*WHAT YOU NEED TO DO*
In the data below, find each line that contains the word "search" and copy it.

*EXCERPTED DATA*

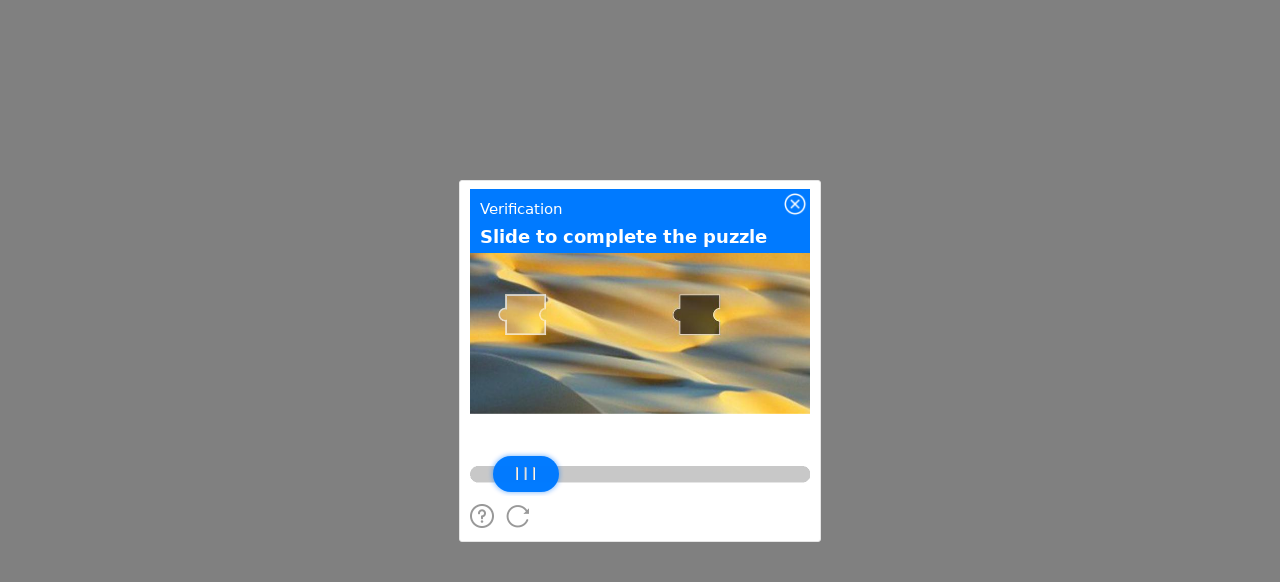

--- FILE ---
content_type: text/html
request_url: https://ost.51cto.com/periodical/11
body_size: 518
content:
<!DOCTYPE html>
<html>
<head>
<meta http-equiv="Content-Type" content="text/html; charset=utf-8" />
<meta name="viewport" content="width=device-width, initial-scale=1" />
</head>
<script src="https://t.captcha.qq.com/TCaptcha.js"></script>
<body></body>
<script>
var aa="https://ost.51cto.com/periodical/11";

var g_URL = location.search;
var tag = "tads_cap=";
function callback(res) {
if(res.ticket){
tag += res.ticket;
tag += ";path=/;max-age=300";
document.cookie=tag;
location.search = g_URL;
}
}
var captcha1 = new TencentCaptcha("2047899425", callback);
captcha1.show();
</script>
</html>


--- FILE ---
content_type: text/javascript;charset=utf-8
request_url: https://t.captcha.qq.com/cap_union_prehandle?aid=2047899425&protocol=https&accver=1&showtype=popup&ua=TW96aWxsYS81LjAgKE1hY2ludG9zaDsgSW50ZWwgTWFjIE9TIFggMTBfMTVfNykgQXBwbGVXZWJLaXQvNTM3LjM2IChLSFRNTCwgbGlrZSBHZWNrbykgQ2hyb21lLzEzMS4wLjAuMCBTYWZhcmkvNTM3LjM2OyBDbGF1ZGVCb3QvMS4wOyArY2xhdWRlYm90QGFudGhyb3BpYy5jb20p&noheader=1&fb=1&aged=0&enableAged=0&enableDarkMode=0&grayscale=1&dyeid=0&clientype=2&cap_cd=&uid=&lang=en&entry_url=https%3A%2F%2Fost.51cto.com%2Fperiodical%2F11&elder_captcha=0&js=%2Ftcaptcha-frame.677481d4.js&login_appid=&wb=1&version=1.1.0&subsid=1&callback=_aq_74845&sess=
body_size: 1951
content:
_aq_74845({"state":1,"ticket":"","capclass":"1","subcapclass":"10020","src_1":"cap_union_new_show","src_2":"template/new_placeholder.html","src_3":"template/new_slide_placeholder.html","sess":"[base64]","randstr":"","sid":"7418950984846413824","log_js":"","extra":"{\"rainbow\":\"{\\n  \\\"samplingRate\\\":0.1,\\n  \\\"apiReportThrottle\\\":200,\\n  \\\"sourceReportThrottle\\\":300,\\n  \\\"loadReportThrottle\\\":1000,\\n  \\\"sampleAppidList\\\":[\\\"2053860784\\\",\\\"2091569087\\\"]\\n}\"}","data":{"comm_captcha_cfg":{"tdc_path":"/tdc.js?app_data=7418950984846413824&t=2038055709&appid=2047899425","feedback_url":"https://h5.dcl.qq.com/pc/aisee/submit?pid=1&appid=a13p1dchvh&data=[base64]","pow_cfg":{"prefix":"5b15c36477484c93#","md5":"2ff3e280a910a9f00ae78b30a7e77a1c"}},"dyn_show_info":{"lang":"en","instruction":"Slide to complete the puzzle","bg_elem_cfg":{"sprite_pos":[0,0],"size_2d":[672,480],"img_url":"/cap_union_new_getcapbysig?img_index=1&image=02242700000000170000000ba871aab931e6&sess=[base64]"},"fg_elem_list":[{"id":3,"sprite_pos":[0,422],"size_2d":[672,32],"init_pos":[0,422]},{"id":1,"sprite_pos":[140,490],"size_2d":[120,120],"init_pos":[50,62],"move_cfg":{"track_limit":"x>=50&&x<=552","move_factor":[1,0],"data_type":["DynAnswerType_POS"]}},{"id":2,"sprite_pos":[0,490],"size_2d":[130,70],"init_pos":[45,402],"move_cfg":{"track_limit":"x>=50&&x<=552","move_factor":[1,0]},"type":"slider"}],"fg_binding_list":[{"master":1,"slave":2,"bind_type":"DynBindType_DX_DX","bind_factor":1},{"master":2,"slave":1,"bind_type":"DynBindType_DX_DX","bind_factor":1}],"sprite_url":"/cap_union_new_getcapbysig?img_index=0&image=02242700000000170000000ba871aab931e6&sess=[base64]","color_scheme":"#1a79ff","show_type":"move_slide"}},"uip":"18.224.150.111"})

*REPLY*
var g_URL = location.search;
location.search = g_URL;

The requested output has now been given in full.